The Seattle Transportation Benefit District has led to a growth in ridership and improved access to frequent service, according to a third-year performance report.

Stephen Fesler looks at outcomes of the Seattle Transportation Benefit District as it finishes up its third year. Funding for the STBD came from a 2014 measure approved by voters to expand transit services through a $60 vehicle license fee and a 0.1 percent sales tax increase. The STBD has provided a good return on investment, with $0.91 for every dollar going directly to improving transit services and access.
Since 2015, transit ridership has increased in Seattle on all modes, and much of this growth has happened on regional partnership bus routes.
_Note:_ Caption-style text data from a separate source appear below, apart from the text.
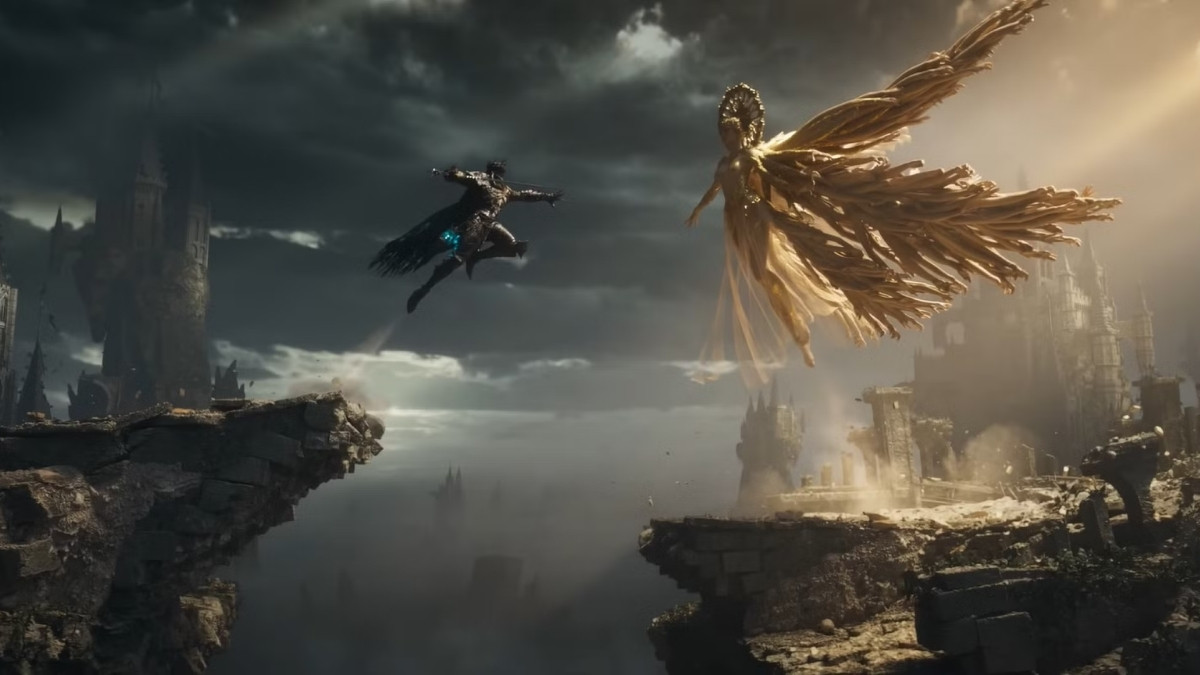 The Lords of the Fallen 2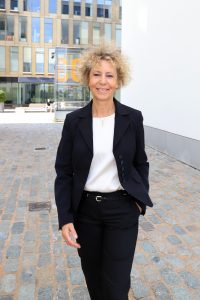 Dr. Beate Berger - Cologne - Résoudre des Conflits de manière constructive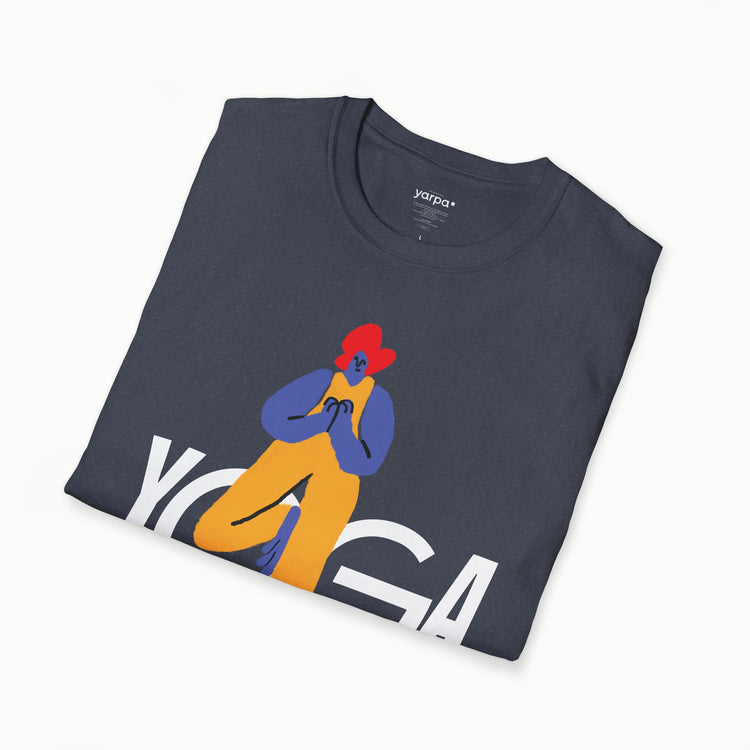Yoga - VIII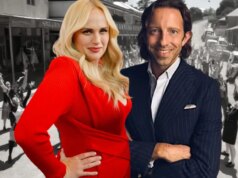 O ex-agente de Rebel Wilson, Charles Collier, revela a batalha legal de “Car Crash” em ‘The Deb’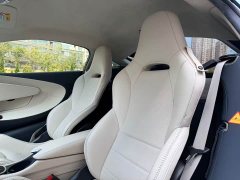 McLaren GT 4.0T Standard - ფოტო 6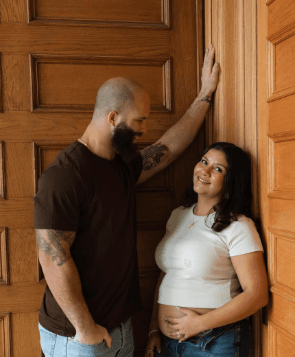 After Shining on Thanksgiving, Isaiah McDuffie Receives the Best News as His Wife Is Pregnant With Their First Child — and the Name He Plans to Give the Baby Has Sent All of Green Bay Into Shock 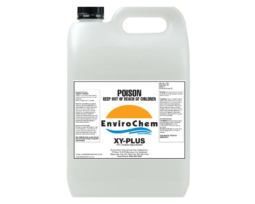 EnviroChem XY Plus - 15% Sodium Hypochlorite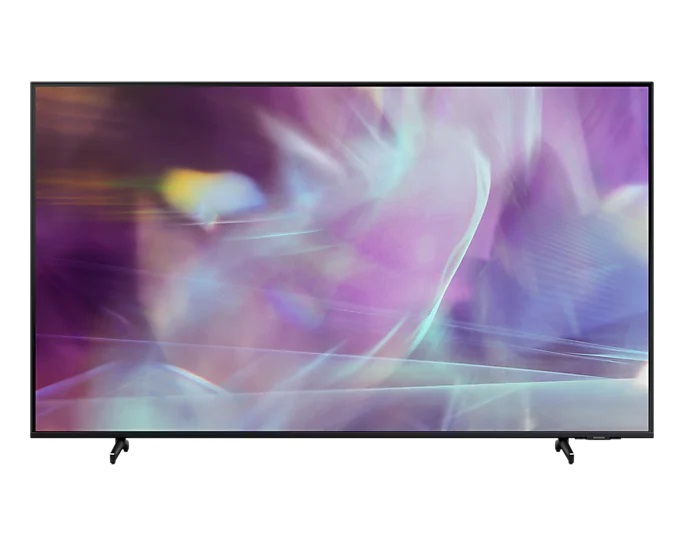 Купить Телевизор SAMSUNG QE55Q60ABUXCE — Фото 2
Access also improved between 2015 and 2018. In 2018, over two-thirds of households were within a 10-minute walk of transit service with a frequency of at least 10 minutes, up from a quarter of households in 2015.
In addition, notes Fesler, on-time performance of buses in Seattle improved, the ORCA Youth Card program grew, and more bus routes were added to a service to hiking trailheads.
Funding for the STBD will end next year without reauthorization. In addition to the annual spending on service and access improvements, the Seattle Department of Transportation can spend an additional $10 million on capital projects through the end of 2020. "These investments could include transit-only lanes, queue jumps, transit signal priority, and other strategies to improve speed and reliability," says Fesler.